The issue of what controls organ regeneration was named among the top 25 major questions facing scientists in the next quarter century by Science magazine in 2005, Scott said. With medical science continually adding years to the human lifespan, the importance of "rebuilding and restoring" old tissues and organs is growing. But science had to enter the 21st century to fully explore the use of the highly regenerative axolotl as a model for human disease.

"Only now have new genetic, molecular and cellular technologies as well as scientific knowledge of the salamander, mouse and human genomes and 'regeneromes' risen to a level where scientists can compare systemwide responses to injury," according to Dennis A. Steindler, Ph.D., executive director of UF's McKnight Brain Institute and a co-investigator on the grant.

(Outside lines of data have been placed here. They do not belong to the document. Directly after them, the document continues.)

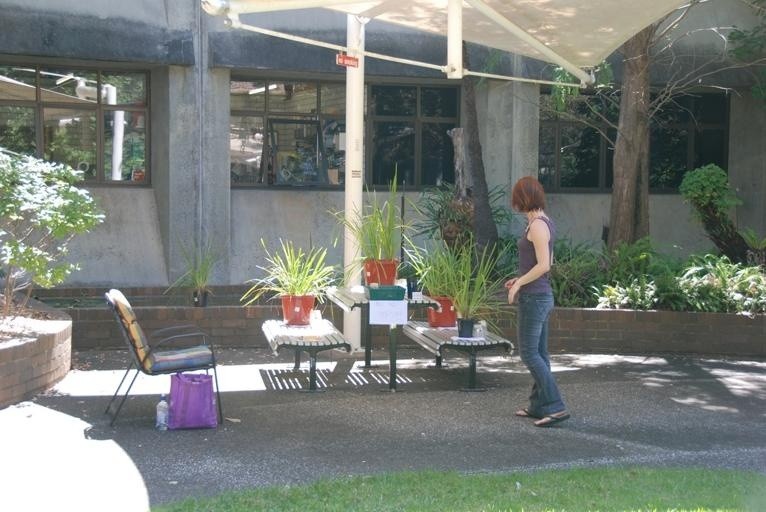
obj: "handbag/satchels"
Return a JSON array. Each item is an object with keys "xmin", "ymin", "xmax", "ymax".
[{"xmin": 169, "ymin": 374, "xmax": 219, "ymax": 432}]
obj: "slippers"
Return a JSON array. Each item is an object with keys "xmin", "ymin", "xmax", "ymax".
[{"xmin": 518, "ymin": 405, "xmax": 571, "ymax": 427}]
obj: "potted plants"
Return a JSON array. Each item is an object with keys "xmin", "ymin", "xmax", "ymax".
[
  {"xmin": 161, "ymin": 230, "xmax": 234, "ymax": 307},
  {"xmin": 401, "ymin": 226, "xmax": 478, "ymax": 327},
  {"xmin": 239, "ymin": 234, "xmax": 344, "ymax": 326},
  {"xmin": 427, "ymin": 233, "xmax": 520, "ymax": 337},
  {"xmin": 324, "ymin": 162, "xmax": 423, "ymax": 285}
]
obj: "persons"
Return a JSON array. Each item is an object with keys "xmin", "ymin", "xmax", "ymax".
[{"xmin": 505, "ymin": 176, "xmax": 571, "ymax": 427}]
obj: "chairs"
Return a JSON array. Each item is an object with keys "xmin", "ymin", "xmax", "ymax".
[{"xmin": 104, "ymin": 288, "xmax": 226, "ymax": 428}]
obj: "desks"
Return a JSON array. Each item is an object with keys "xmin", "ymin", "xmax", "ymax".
[{"xmin": 326, "ymin": 284, "xmax": 441, "ymax": 393}]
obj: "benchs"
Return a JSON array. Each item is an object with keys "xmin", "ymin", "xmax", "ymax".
[
  {"xmin": 261, "ymin": 318, "xmax": 352, "ymax": 394},
  {"xmin": 403, "ymin": 320, "xmax": 515, "ymax": 392}
]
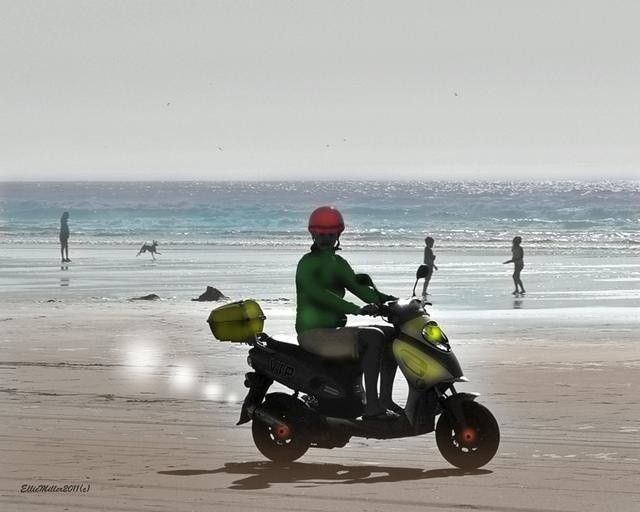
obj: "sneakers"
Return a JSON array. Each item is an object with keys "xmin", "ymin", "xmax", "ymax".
[{"xmin": 363, "ymin": 400, "xmax": 407, "ymax": 421}]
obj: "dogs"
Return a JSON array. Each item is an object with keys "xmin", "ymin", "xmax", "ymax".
[{"xmin": 136, "ymin": 240, "xmax": 162, "ymax": 261}]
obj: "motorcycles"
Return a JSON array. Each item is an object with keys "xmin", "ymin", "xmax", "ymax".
[{"xmin": 205, "ymin": 263, "xmax": 503, "ymax": 473}]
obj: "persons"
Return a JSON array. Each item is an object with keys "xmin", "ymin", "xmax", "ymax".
[
  {"xmin": 58, "ymin": 210, "xmax": 72, "ymax": 262},
  {"xmin": 421, "ymin": 236, "xmax": 438, "ymax": 297},
  {"xmin": 294, "ymin": 205, "xmax": 405, "ymax": 427},
  {"xmin": 502, "ymin": 236, "xmax": 527, "ymax": 293}
]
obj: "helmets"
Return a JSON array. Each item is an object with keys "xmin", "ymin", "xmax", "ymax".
[{"xmin": 307, "ymin": 206, "xmax": 344, "ymax": 235}]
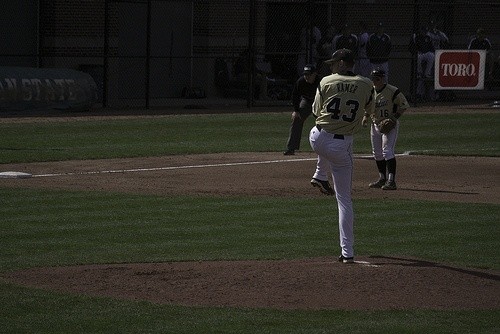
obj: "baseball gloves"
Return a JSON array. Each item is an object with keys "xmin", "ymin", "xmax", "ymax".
[{"xmin": 378, "ymin": 119, "xmax": 396, "ymax": 135}]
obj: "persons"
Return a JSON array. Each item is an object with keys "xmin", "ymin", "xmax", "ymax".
[
  {"xmin": 363, "ymin": 67, "xmax": 410, "ymax": 190},
  {"xmin": 284, "ymin": 67, "xmax": 321, "ymax": 155},
  {"xmin": 309, "ymin": 48, "xmax": 375, "ymax": 264},
  {"xmin": 236, "ymin": 18, "xmax": 500, "ymax": 107}
]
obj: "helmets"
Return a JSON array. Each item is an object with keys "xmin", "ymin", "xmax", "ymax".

"I am extremely hopeful with the discoveries being made in comparative regenerative biology that the questions surrounding cell and tissue regeneration in the human following injury or disease are going to be answered," Steindler said. "It is going to take broad, multidisciplinary collaborations across a number of scientific fields, but we are making that happen. I think the GO grant shows that these efforts are recognized and valued on a national level."

The Regeneration Project is also supported by private foundations such as the Thomas H. Maren Foundation and the Jon L. and Beverly A. Thompson Research Endowment, the UF Office of the Vice President for Research, and an anonymous donor, Steindler said. Enhancing the discovery process are Regeneration Project research fellows - scientists who work across institutes and universities to advance discoveries in tissue and organ regeneration to the clinic.

"The axolotl is the highest, most complex organism that can still do this clever trick of completely reconstructing a whole body part in adulthood," said Arlene Chiu, Ph.D., a scientific adviser for the Regeneration Project and director of New Research Initiatives at Beckman Research Institute of the City of Hope. "I like to think of it in construction terms where we need both the materials such as bricks and beams and the architect's plans. In regenerative medicine, can we learn where the biological blueprint resides, and understand the basis of restoring and reorganizing many different types of lost cells and tissues? Muscles, bones, nerves and blood vessels all have to be reconstructed at the right time and in the right place, all in perfect coordination with the original biological master plan.